(TEXTAUSZUG):
================================
Der Haushalt ist letztlich schon eine Männerwirt­schaft. Einzige Frau im Haus ist heute Ricarda (48). Und sie heißt mit Nachnamen auch nicht Tilly, sondern wie ihr Camillo Hinz. Seit dem vergangene­n Jahr ist sie mit Jacques offiziell verheirate­t, nach fast drei Jahrzehnte­n Beziehung. Kennengele­rnt hatten sie sich schon an der Uni. Auch sie kommt aus einer Großfamili­e, ist das fünfte Kind. „Vielleicht verstehen wir uns auch deshalb so gut.“

Erst als die Kinder, Valentin und Camillo, drei und fünf waren, sind sie in das Oberkassel­er Haus eingezogen. Das hat vieles verändert. Plötzlich war da die „Sippe“, sagt Ricarda. Und die Last und die Verantwort­ung der Kindererzi­ehung ruhten nun auf vielen Schultern, auch auf denen von Onkel, Tante und Großeltern. „Die Sippe, die gibt Sicherheit.“Und Freiheiten. Für die Kinder, die nun viele Bezugspers­onen hatten und immer einen fanden, der ihnen dieses und jenes dann doch erlaubte. Für die Eltern, die nun spontan wegbleiben und auch wieder verstärkt ihrem Beruf nachgehen konnten.
================================
(DATEN):
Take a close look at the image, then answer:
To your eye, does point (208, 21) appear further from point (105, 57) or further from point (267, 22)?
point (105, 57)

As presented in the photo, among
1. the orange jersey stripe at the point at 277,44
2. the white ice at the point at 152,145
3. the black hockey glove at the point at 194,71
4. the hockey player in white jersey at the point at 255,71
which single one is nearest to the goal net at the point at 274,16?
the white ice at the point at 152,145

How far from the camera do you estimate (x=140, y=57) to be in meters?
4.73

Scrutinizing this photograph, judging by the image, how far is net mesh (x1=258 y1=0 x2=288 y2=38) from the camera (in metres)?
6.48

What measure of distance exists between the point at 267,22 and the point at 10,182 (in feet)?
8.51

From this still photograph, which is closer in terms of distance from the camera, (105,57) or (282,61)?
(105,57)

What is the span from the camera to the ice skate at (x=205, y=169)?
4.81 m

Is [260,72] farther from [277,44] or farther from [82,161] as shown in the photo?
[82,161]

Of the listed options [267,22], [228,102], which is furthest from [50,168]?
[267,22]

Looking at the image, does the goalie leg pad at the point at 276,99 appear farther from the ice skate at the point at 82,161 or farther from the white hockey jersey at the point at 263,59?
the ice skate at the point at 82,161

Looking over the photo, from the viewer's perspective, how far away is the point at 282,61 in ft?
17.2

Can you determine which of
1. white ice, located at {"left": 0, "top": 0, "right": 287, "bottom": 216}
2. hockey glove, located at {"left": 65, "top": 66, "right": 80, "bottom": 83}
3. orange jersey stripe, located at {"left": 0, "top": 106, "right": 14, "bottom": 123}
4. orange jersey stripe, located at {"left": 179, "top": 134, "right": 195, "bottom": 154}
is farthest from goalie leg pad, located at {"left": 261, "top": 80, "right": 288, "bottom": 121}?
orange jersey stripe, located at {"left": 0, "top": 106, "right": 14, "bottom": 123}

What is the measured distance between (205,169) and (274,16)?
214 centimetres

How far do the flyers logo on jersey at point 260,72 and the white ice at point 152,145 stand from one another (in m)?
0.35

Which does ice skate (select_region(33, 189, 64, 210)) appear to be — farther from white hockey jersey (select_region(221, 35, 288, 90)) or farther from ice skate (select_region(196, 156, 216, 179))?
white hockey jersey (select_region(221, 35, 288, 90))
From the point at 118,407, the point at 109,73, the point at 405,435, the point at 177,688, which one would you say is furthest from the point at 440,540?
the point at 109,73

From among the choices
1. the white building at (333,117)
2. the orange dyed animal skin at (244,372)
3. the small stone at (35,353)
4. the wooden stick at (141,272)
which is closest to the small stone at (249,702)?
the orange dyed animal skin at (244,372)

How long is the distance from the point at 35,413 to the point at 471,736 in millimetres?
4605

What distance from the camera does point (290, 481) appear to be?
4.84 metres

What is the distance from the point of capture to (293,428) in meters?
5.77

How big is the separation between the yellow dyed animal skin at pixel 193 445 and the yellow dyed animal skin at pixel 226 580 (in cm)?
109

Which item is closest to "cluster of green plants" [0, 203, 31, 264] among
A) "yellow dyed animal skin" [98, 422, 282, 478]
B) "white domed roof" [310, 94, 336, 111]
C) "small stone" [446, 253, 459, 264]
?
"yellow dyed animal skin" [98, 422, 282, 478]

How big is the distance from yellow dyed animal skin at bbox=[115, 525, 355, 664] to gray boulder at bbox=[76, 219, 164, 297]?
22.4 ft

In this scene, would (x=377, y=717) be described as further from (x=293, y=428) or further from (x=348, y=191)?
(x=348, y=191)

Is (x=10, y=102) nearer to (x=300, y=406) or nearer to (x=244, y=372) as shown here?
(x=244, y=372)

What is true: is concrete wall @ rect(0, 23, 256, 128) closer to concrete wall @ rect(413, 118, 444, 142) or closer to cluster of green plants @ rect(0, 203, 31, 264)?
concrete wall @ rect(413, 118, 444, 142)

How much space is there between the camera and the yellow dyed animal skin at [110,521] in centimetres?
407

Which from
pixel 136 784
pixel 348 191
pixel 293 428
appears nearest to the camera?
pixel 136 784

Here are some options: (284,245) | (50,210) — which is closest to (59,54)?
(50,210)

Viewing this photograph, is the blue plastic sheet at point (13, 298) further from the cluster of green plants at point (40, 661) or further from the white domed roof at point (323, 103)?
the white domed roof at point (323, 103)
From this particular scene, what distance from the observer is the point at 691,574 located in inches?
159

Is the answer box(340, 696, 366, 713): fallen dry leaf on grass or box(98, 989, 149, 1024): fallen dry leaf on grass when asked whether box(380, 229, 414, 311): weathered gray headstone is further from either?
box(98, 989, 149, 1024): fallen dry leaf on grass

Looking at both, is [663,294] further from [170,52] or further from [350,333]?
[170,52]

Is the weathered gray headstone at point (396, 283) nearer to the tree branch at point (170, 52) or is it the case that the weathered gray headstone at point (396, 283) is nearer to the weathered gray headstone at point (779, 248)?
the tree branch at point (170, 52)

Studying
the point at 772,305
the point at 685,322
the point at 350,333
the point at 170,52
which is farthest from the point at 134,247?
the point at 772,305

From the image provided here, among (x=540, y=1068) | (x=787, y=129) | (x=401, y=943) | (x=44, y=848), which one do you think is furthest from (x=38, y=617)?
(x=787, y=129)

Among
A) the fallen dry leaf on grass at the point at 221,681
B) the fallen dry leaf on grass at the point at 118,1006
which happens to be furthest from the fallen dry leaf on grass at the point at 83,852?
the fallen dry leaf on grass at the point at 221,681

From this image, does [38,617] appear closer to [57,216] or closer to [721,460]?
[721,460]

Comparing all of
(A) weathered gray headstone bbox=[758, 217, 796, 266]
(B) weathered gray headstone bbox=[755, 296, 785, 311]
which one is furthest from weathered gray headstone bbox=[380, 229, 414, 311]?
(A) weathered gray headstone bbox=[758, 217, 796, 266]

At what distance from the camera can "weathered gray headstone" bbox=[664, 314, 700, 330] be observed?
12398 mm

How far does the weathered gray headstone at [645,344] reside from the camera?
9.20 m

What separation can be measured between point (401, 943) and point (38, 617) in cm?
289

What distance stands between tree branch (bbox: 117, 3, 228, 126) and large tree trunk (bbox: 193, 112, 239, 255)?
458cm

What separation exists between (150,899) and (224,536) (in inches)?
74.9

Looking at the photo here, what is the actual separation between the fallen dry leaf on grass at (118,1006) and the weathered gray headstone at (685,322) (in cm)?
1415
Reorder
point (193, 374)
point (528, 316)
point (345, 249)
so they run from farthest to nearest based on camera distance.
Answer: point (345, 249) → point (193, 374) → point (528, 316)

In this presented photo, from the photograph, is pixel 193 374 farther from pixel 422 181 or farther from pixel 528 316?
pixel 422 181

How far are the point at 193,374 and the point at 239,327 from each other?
================================
(ARBEITSAUFTRÄGE):
• 1. Schreibe einen Abschnitt aus dem Textauszug über die Familie wortgetreu ab. Fang bei den Worten „Erst als die“ an und hör nach „Beruf nachgehen konnten.“ auf.
• 2. Nenne alle Vornamen von Personen, die im Textauszug über die Familie vorkommen.

(VOLLSTÄNDIGE LÖSUNGEN):
• 1.
Erst als die Kinder, Valentin und Camillo, drei und fünf waren, sind sie in das Oberkassel­er Haus eingezogen. Das hat vieles verändert. Plötzlich war da die „Sippe“, sagt Ricarda. Und die Last und die Verantwort­ung der Kindererzi­ehung ruhten nun auf vielen Schultern, auch auf denen von Onkel, Tante und Großeltern. „Die Sippe, die gibt Sicherheit.“Und Freiheiten. Für die Kinder, die nun viele Bezugspers­onen hatten und immer einen fanden, der ihnen dieses und jenes dann doch erlaubte. Für die Eltern, die nun spontan wegbleiben und auch wieder verstärkt ihrem Beruf nachgehen konnten.

• 2. Ricarda, Jacques, Valentin, Camillo